When thinking about products in a straight line you get a pattern that looks like this: you buy something, you use something, and you throw the thing out. Yet, in nature, when something is done serving its purpose, it decomposes or rots, becoming a source of new energy for life. Nature is cyclical and interconnected. If we can integrate our industrialized society with the natural cycle of life, we'd end up creating products that break the mold of 'use me today and throw me away tomorrow.' It connects us to a bigger reality when we find soloutions for what to do next when a product reaches its end of lifeWW.

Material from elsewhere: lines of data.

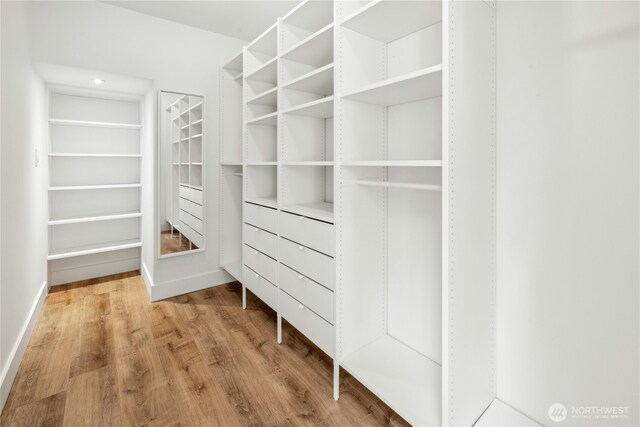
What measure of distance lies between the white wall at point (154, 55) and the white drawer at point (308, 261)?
4.78 ft

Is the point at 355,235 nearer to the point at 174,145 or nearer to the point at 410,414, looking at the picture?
the point at 410,414

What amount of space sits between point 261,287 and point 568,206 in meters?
2.03

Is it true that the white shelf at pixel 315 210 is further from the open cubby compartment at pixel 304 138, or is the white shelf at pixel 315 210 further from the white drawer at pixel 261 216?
the open cubby compartment at pixel 304 138

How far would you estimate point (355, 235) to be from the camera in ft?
5.88

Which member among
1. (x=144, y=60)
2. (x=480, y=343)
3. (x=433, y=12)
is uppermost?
(x=144, y=60)

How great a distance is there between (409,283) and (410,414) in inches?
25.6

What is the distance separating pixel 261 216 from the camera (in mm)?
2537

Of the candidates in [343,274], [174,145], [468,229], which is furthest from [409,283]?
[174,145]

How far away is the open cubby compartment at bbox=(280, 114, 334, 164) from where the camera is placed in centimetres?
225

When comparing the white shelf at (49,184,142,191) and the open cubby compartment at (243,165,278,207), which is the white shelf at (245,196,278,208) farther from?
the white shelf at (49,184,142,191)

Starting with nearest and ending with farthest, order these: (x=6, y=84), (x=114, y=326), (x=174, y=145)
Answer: (x=6, y=84) < (x=114, y=326) < (x=174, y=145)

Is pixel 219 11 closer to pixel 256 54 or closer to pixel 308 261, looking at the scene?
pixel 256 54

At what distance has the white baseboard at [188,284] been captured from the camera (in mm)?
3082

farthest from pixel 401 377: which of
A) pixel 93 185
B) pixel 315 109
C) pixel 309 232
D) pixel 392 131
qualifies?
pixel 93 185
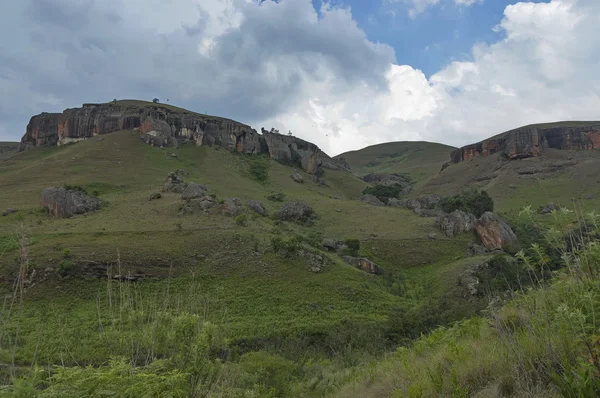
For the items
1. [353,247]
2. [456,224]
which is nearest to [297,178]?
[456,224]

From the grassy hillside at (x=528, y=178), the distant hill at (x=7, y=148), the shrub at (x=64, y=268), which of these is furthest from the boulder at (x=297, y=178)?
the distant hill at (x=7, y=148)

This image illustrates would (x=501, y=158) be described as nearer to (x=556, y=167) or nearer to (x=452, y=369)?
(x=556, y=167)

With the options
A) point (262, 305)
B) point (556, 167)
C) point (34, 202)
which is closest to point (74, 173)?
point (34, 202)

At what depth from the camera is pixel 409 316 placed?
81.2 feet

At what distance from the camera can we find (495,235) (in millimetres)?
45406

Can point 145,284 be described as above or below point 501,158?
below

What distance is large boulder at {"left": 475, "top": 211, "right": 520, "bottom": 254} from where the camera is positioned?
1732 inches

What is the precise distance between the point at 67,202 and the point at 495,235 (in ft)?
176

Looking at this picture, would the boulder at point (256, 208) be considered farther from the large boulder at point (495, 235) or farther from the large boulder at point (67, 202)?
the large boulder at point (495, 235)

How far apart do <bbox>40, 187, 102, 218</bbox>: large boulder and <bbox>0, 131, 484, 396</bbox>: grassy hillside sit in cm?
169

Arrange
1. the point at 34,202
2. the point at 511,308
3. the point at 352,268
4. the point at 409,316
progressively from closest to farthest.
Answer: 1. the point at 511,308
2. the point at 409,316
3. the point at 352,268
4. the point at 34,202

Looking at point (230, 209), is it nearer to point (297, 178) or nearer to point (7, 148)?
point (297, 178)

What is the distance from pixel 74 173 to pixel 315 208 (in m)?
48.2

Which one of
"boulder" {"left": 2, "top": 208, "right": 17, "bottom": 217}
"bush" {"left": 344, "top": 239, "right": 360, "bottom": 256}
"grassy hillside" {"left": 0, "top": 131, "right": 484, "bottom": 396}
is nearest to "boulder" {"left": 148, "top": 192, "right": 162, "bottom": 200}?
"grassy hillside" {"left": 0, "top": 131, "right": 484, "bottom": 396}
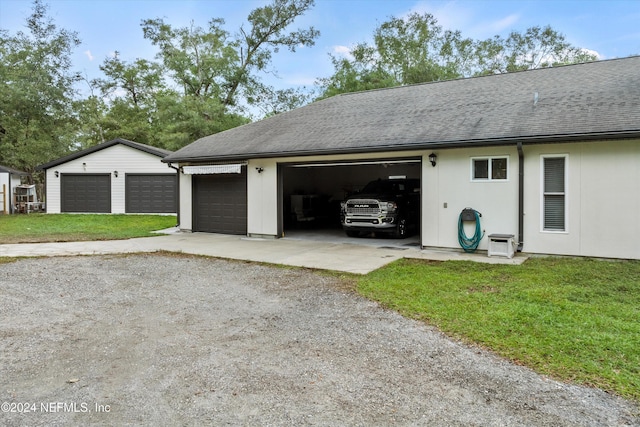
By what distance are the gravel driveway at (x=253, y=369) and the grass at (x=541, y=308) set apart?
0.28 metres

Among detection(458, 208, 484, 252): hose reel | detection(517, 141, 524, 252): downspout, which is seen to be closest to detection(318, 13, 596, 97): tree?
detection(458, 208, 484, 252): hose reel

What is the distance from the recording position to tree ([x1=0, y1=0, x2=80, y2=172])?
22.3 m

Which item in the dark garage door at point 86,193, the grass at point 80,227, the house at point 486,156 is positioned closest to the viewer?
the house at point 486,156

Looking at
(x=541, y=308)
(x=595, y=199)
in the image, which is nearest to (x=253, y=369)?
(x=541, y=308)

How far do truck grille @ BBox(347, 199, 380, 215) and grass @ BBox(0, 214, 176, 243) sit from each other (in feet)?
21.0

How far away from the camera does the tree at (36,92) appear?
2231 centimetres

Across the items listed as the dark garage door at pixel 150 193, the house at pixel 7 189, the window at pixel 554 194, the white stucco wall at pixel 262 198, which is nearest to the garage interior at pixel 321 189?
the white stucco wall at pixel 262 198

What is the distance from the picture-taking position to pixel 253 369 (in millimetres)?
3252

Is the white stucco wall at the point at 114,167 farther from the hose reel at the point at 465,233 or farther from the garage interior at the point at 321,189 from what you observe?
the hose reel at the point at 465,233

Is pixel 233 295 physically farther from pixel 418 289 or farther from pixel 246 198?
pixel 246 198

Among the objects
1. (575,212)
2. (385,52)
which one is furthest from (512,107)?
(385,52)

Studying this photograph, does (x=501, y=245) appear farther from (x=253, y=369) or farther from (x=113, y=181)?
(x=113, y=181)

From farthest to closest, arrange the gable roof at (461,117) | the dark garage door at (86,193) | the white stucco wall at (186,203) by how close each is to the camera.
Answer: the dark garage door at (86,193) → the white stucco wall at (186,203) → the gable roof at (461,117)

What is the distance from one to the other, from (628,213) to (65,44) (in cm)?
2956
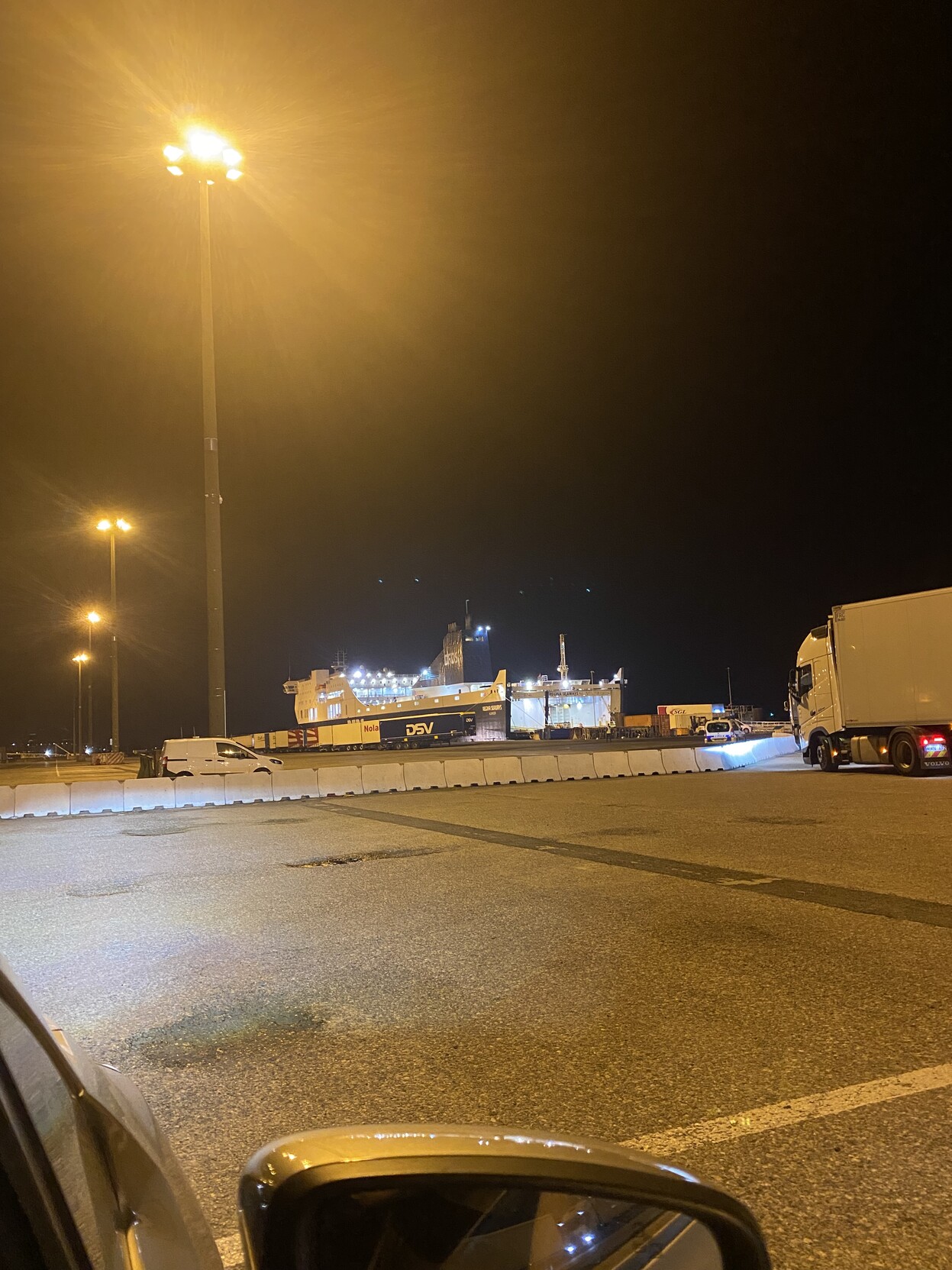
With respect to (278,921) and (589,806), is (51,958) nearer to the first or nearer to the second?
(278,921)

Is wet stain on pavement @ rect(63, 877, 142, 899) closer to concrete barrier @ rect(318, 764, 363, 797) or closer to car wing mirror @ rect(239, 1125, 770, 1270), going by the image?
car wing mirror @ rect(239, 1125, 770, 1270)

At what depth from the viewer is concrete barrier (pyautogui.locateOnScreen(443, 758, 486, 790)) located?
23.0 meters

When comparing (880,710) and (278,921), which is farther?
(880,710)

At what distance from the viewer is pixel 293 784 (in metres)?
21.1

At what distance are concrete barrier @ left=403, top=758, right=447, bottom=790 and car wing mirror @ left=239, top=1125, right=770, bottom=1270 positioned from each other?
21.6 m

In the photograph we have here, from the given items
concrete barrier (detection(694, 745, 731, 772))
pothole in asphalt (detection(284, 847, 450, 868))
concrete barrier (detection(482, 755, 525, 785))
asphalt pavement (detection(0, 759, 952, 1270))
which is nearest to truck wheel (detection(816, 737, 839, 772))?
concrete barrier (detection(694, 745, 731, 772))

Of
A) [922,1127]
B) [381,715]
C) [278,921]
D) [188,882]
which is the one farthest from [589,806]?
[381,715]

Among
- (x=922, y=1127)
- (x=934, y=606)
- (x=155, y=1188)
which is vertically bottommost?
(x=922, y=1127)

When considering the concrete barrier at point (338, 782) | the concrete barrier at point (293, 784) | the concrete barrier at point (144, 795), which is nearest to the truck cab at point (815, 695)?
the concrete barrier at point (338, 782)

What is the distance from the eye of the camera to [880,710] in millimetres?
21016

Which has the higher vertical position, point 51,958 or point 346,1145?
point 346,1145

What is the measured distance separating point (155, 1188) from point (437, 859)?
9.40 m

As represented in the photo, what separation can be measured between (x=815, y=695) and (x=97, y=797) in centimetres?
1875

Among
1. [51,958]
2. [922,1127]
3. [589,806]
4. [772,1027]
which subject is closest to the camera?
[922,1127]
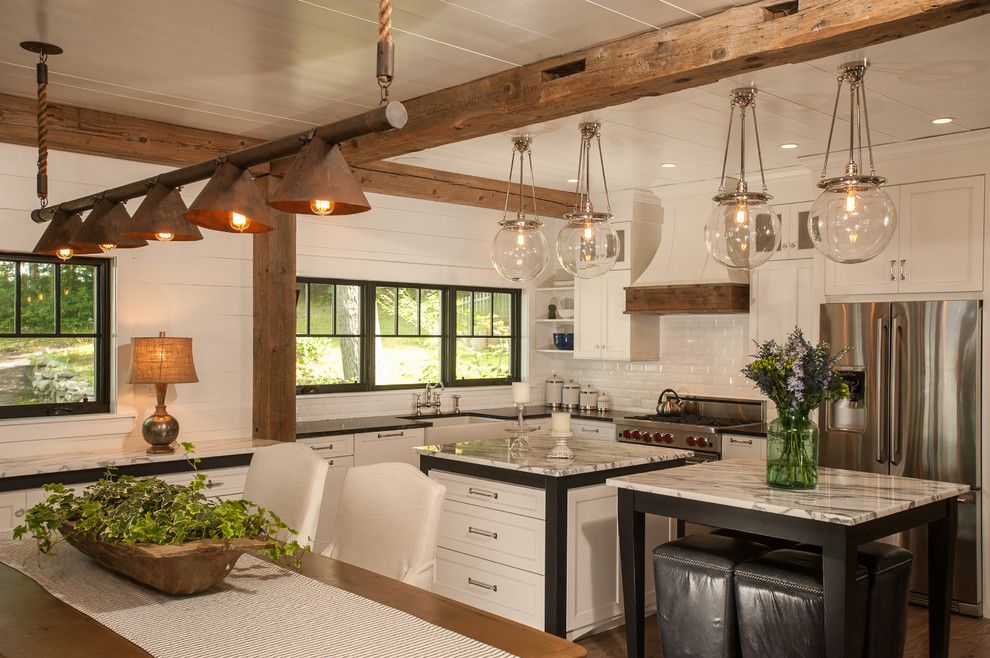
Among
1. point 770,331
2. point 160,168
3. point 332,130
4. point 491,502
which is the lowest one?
point 491,502

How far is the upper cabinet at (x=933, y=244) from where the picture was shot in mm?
5043

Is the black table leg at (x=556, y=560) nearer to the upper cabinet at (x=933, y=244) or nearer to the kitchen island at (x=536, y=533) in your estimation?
the kitchen island at (x=536, y=533)

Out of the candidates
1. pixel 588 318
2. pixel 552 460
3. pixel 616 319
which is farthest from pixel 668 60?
pixel 588 318

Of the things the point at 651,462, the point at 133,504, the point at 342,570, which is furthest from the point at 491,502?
the point at 133,504

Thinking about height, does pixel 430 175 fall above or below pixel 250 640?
above

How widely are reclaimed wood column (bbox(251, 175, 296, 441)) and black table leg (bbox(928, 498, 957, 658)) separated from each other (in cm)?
362

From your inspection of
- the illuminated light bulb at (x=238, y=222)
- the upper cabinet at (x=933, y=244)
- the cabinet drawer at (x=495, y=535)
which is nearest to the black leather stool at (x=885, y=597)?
the cabinet drawer at (x=495, y=535)

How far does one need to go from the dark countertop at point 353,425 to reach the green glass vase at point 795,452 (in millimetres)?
3117

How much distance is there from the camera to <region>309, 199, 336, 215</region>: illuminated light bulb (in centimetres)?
212

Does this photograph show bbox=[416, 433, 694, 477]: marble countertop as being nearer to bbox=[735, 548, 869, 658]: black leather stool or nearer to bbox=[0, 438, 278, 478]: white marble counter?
bbox=[735, 548, 869, 658]: black leather stool

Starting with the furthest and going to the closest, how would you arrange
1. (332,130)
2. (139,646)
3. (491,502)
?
(491,502)
(332,130)
(139,646)

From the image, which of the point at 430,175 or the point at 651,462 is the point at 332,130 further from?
the point at 430,175

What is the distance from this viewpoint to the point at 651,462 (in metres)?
4.50

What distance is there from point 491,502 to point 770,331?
9.22 feet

There’s a diagram called the Butterfly Diagram. It has two main focuses, a biological cycle and a technical cycle. It's a feedback-rich system which makes it circular. The technical side thinks of ways to be restorative, using recycling as the loop of last resort. It’s the more inner feedback loops within the Butterfly Diagram that provides better options for the product before getting to the recycling stage. This includes remanufacturing, reusing, and maintenance. On the biological side of the diagram, it includes the materials used, and thinks of ways of creating flows of energy, materials and information that can return positively and safely into the system, rebuilding and restoring its environment naturally. By thinking resourcefully, we can find ways of using biological materials to do things like generate energy, become fertilizers, be used for the extraction of chemicals, and cascades. Cascades is an under explored area that takes a high quality piece of material and finds many different ways to reuse it. A suit made of cotton, for instance, is made of a material that can be reused for insulation, cleaning products, wipes, or stuffing in a car seat before positively and safely returning it into the natural system.

It’s important to remember, the economy is designed by us to work in a ceratin way. When designers see the systemic context of this man made economy, we realize that it can be redesigned and improved, playing an important role in innovating the circular economy. Design activists and networks of organizations create spaces for this free thinking to take place, resulting in a diversity of thinking that combines inclusive and collaborative values that enhance the input and working conditions to strengthen the design thinking process.

The power of design is being able to shape the future that we want, and it all starts with a space to see and think differently. By stepping back and zooming in closer from different levels of complexity can help us think about the system that the object or experience is part of in order to see how they might influence the system through the idea of circularity. As humans have done throughout the history, learning from nature is one of the best ways to generate new ideas for circular design. Just as nature evolves and finds ways to improve, products and innovations that come from circular design will too.